Previous precedents from the court favor vaccine mandates. It was in the 1905 case Jacobson v. Massachusetts that the court upheld a state’s right to vaccine mandates. In 1992, the court upheld vaccinations as a condition for schools in Zucht v. King. Opponents of the OSHA mandate point to these cases as an example of the court allowing states to enforce mandates, not the federal government, but the delineation isn’t clear. 

“Challengers of the OSHA ETS raised Jacobson and Zucht to argue that the ETS falls within the States’ police power authority, not the federal government,” Strowhiro said. “However, both Jacobson and Zucht concerned challenges to state vaccine requirements under the Fourteenth Amendment and do not address the federalism question of whether states or the federal government, or both, may impose such requirements.”

The case against OSHA asks if the rule can be put on hold while courts consider the merits of the mandate.
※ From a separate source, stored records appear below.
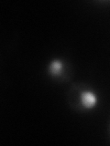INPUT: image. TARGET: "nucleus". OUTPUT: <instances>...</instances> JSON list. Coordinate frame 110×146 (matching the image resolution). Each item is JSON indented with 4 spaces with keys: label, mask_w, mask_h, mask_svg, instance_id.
<instances>
[{
    "label": "nucleus",
    "mask_w": 110,
    "mask_h": 146,
    "mask_svg": "<svg viewBox=\"0 0 110 146\" xmlns=\"http://www.w3.org/2000/svg\"><path fill=\"white\" fill-rule=\"evenodd\" d=\"M64 70V64L62 59L55 58L50 62L48 66V72L52 77H59L62 74Z\"/></svg>",
    "instance_id": "nucleus-2"
},
{
    "label": "nucleus",
    "mask_w": 110,
    "mask_h": 146,
    "mask_svg": "<svg viewBox=\"0 0 110 146\" xmlns=\"http://www.w3.org/2000/svg\"><path fill=\"white\" fill-rule=\"evenodd\" d=\"M80 102L82 106L86 110L94 109L98 103V97L92 90H85L80 93Z\"/></svg>",
    "instance_id": "nucleus-1"
},
{
    "label": "nucleus",
    "mask_w": 110,
    "mask_h": 146,
    "mask_svg": "<svg viewBox=\"0 0 110 146\" xmlns=\"http://www.w3.org/2000/svg\"><path fill=\"white\" fill-rule=\"evenodd\" d=\"M109 134H110V125H109Z\"/></svg>",
    "instance_id": "nucleus-3"
}]
</instances>
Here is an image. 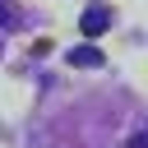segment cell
Segmentation results:
<instances>
[{
  "mask_svg": "<svg viewBox=\"0 0 148 148\" xmlns=\"http://www.w3.org/2000/svg\"><path fill=\"white\" fill-rule=\"evenodd\" d=\"M69 65H79V69H97V65H102V51H97V46H74V51H69Z\"/></svg>",
  "mask_w": 148,
  "mask_h": 148,
  "instance_id": "2",
  "label": "cell"
},
{
  "mask_svg": "<svg viewBox=\"0 0 148 148\" xmlns=\"http://www.w3.org/2000/svg\"><path fill=\"white\" fill-rule=\"evenodd\" d=\"M130 148H148V134H139V139H134V143H130Z\"/></svg>",
  "mask_w": 148,
  "mask_h": 148,
  "instance_id": "4",
  "label": "cell"
},
{
  "mask_svg": "<svg viewBox=\"0 0 148 148\" xmlns=\"http://www.w3.org/2000/svg\"><path fill=\"white\" fill-rule=\"evenodd\" d=\"M106 23H111V9H102V5H92L88 14H83V37H97V32H106Z\"/></svg>",
  "mask_w": 148,
  "mask_h": 148,
  "instance_id": "1",
  "label": "cell"
},
{
  "mask_svg": "<svg viewBox=\"0 0 148 148\" xmlns=\"http://www.w3.org/2000/svg\"><path fill=\"white\" fill-rule=\"evenodd\" d=\"M0 23H5V28H14V23H18V9H9L5 0H0Z\"/></svg>",
  "mask_w": 148,
  "mask_h": 148,
  "instance_id": "3",
  "label": "cell"
}]
</instances>
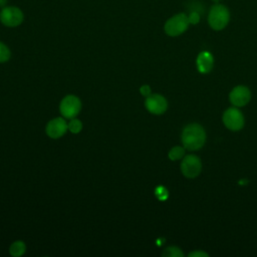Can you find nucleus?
<instances>
[{"instance_id": "1a4fd4ad", "label": "nucleus", "mask_w": 257, "mask_h": 257, "mask_svg": "<svg viewBox=\"0 0 257 257\" xmlns=\"http://www.w3.org/2000/svg\"><path fill=\"white\" fill-rule=\"evenodd\" d=\"M250 98H251L250 89L245 85L235 86L229 94V99L231 103L238 107L246 105L249 102Z\"/></svg>"}, {"instance_id": "2eb2a0df", "label": "nucleus", "mask_w": 257, "mask_h": 257, "mask_svg": "<svg viewBox=\"0 0 257 257\" xmlns=\"http://www.w3.org/2000/svg\"><path fill=\"white\" fill-rule=\"evenodd\" d=\"M10 56H11L10 49L6 44L0 41V63L8 61L10 59Z\"/></svg>"}, {"instance_id": "412c9836", "label": "nucleus", "mask_w": 257, "mask_h": 257, "mask_svg": "<svg viewBox=\"0 0 257 257\" xmlns=\"http://www.w3.org/2000/svg\"><path fill=\"white\" fill-rule=\"evenodd\" d=\"M7 1H8V0H0V7H1V8H3L4 6H6Z\"/></svg>"}, {"instance_id": "a211bd4d", "label": "nucleus", "mask_w": 257, "mask_h": 257, "mask_svg": "<svg viewBox=\"0 0 257 257\" xmlns=\"http://www.w3.org/2000/svg\"><path fill=\"white\" fill-rule=\"evenodd\" d=\"M188 17H189L190 24H197L200 21V14L196 11L191 12L190 15H188Z\"/></svg>"}, {"instance_id": "6e6552de", "label": "nucleus", "mask_w": 257, "mask_h": 257, "mask_svg": "<svg viewBox=\"0 0 257 257\" xmlns=\"http://www.w3.org/2000/svg\"><path fill=\"white\" fill-rule=\"evenodd\" d=\"M146 108L153 114H162L167 110L168 107V101L167 99L158 93L150 94L147 96L145 101Z\"/></svg>"}, {"instance_id": "ddd939ff", "label": "nucleus", "mask_w": 257, "mask_h": 257, "mask_svg": "<svg viewBox=\"0 0 257 257\" xmlns=\"http://www.w3.org/2000/svg\"><path fill=\"white\" fill-rule=\"evenodd\" d=\"M185 155V148L184 147H180V146H176L174 148H172L169 152V158L172 161H176V160H180L184 157Z\"/></svg>"}, {"instance_id": "7ed1b4c3", "label": "nucleus", "mask_w": 257, "mask_h": 257, "mask_svg": "<svg viewBox=\"0 0 257 257\" xmlns=\"http://www.w3.org/2000/svg\"><path fill=\"white\" fill-rule=\"evenodd\" d=\"M189 17L185 13H179L169 18L164 26L166 34L172 37H176L184 33L189 27Z\"/></svg>"}, {"instance_id": "f257e3e1", "label": "nucleus", "mask_w": 257, "mask_h": 257, "mask_svg": "<svg viewBox=\"0 0 257 257\" xmlns=\"http://www.w3.org/2000/svg\"><path fill=\"white\" fill-rule=\"evenodd\" d=\"M181 140L186 150L197 151L201 149L206 142V132L201 124L190 123L183 128Z\"/></svg>"}, {"instance_id": "9d476101", "label": "nucleus", "mask_w": 257, "mask_h": 257, "mask_svg": "<svg viewBox=\"0 0 257 257\" xmlns=\"http://www.w3.org/2000/svg\"><path fill=\"white\" fill-rule=\"evenodd\" d=\"M68 130V123L63 117H55L48 121L46 125V134L51 139L61 138Z\"/></svg>"}, {"instance_id": "39448f33", "label": "nucleus", "mask_w": 257, "mask_h": 257, "mask_svg": "<svg viewBox=\"0 0 257 257\" xmlns=\"http://www.w3.org/2000/svg\"><path fill=\"white\" fill-rule=\"evenodd\" d=\"M60 112L64 118H74L81 109V102L75 95L69 94L62 98L59 105Z\"/></svg>"}, {"instance_id": "aec40b11", "label": "nucleus", "mask_w": 257, "mask_h": 257, "mask_svg": "<svg viewBox=\"0 0 257 257\" xmlns=\"http://www.w3.org/2000/svg\"><path fill=\"white\" fill-rule=\"evenodd\" d=\"M140 92L144 95V96H149L151 94V87L149 85H143L140 88Z\"/></svg>"}, {"instance_id": "6ab92c4d", "label": "nucleus", "mask_w": 257, "mask_h": 257, "mask_svg": "<svg viewBox=\"0 0 257 257\" xmlns=\"http://www.w3.org/2000/svg\"><path fill=\"white\" fill-rule=\"evenodd\" d=\"M189 257H208L209 254L203 251H193L191 253H189L188 255Z\"/></svg>"}, {"instance_id": "4be33fe9", "label": "nucleus", "mask_w": 257, "mask_h": 257, "mask_svg": "<svg viewBox=\"0 0 257 257\" xmlns=\"http://www.w3.org/2000/svg\"><path fill=\"white\" fill-rule=\"evenodd\" d=\"M215 1H217V0H215Z\"/></svg>"}, {"instance_id": "4468645a", "label": "nucleus", "mask_w": 257, "mask_h": 257, "mask_svg": "<svg viewBox=\"0 0 257 257\" xmlns=\"http://www.w3.org/2000/svg\"><path fill=\"white\" fill-rule=\"evenodd\" d=\"M162 255L165 257H183L184 256L182 250L176 246L167 247L162 253Z\"/></svg>"}, {"instance_id": "f3484780", "label": "nucleus", "mask_w": 257, "mask_h": 257, "mask_svg": "<svg viewBox=\"0 0 257 257\" xmlns=\"http://www.w3.org/2000/svg\"><path fill=\"white\" fill-rule=\"evenodd\" d=\"M156 195L160 200H165L168 197V192L164 187H159L156 189Z\"/></svg>"}, {"instance_id": "dca6fc26", "label": "nucleus", "mask_w": 257, "mask_h": 257, "mask_svg": "<svg viewBox=\"0 0 257 257\" xmlns=\"http://www.w3.org/2000/svg\"><path fill=\"white\" fill-rule=\"evenodd\" d=\"M82 128V123L77 118H71L68 122V131L72 134H78Z\"/></svg>"}, {"instance_id": "f03ea898", "label": "nucleus", "mask_w": 257, "mask_h": 257, "mask_svg": "<svg viewBox=\"0 0 257 257\" xmlns=\"http://www.w3.org/2000/svg\"><path fill=\"white\" fill-rule=\"evenodd\" d=\"M230 20V12L225 5L214 4L208 14V23L214 30L224 29Z\"/></svg>"}, {"instance_id": "f8f14e48", "label": "nucleus", "mask_w": 257, "mask_h": 257, "mask_svg": "<svg viewBox=\"0 0 257 257\" xmlns=\"http://www.w3.org/2000/svg\"><path fill=\"white\" fill-rule=\"evenodd\" d=\"M25 250H26V246H25L24 242L18 240L11 244V246L9 248V253L13 257H20L25 253Z\"/></svg>"}, {"instance_id": "423d86ee", "label": "nucleus", "mask_w": 257, "mask_h": 257, "mask_svg": "<svg viewBox=\"0 0 257 257\" xmlns=\"http://www.w3.org/2000/svg\"><path fill=\"white\" fill-rule=\"evenodd\" d=\"M182 174L189 179H194L199 176L202 171V163L196 155H187L183 158L181 163Z\"/></svg>"}, {"instance_id": "0eeeda50", "label": "nucleus", "mask_w": 257, "mask_h": 257, "mask_svg": "<svg viewBox=\"0 0 257 257\" xmlns=\"http://www.w3.org/2000/svg\"><path fill=\"white\" fill-rule=\"evenodd\" d=\"M223 122L230 131H240L244 125V116L237 107L232 106L224 111Z\"/></svg>"}, {"instance_id": "20e7f679", "label": "nucleus", "mask_w": 257, "mask_h": 257, "mask_svg": "<svg viewBox=\"0 0 257 257\" xmlns=\"http://www.w3.org/2000/svg\"><path fill=\"white\" fill-rule=\"evenodd\" d=\"M24 20L22 10L17 6H4L0 11V21L4 26L17 27Z\"/></svg>"}, {"instance_id": "9b49d317", "label": "nucleus", "mask_w": 257, "mask_h": 257, "mask_svg": "<svg viewBox=\"0 0 257 257\" xmlns=\"http://www.w3.org/2000/svg\"><path fill=\"white\" fill-rule=\"evenodd\" d=\"M214 64L213 55L209 51H202L197 57V67L201 73H209Z\"/></svg>"}]
</instances>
Most pre-enforcement challenges are just the first battle in a war, but this challenge could be the only one that matters. 

“Practically speaking, OSHA’s ETS is a temporary standard intended to last only six months,” Strowhiro said. “Therefore, while the litigants can continue to fight over the substance, the Supreme Court’s decision on whether OSHA can enforce its ETS is the whole ballgame here.” 

A ruling from the court in this case could have farther-reaching consequences than just the agency’s ability to mandate vaccines or the president’s Covid-19 response efforts. 

“It would have a huge impact, not just on the fight against Covid and President Biden's vaccine mandate agenda, but it would also significantly weaken OSHA's powers to regulate health and safety in the workplace and that has major consequences for everything from workplace injuries and workplace hazards like chemical hazards, and, of course, the spread of infectious diseases,” Gostin said. “So there's a lot riding on this case.”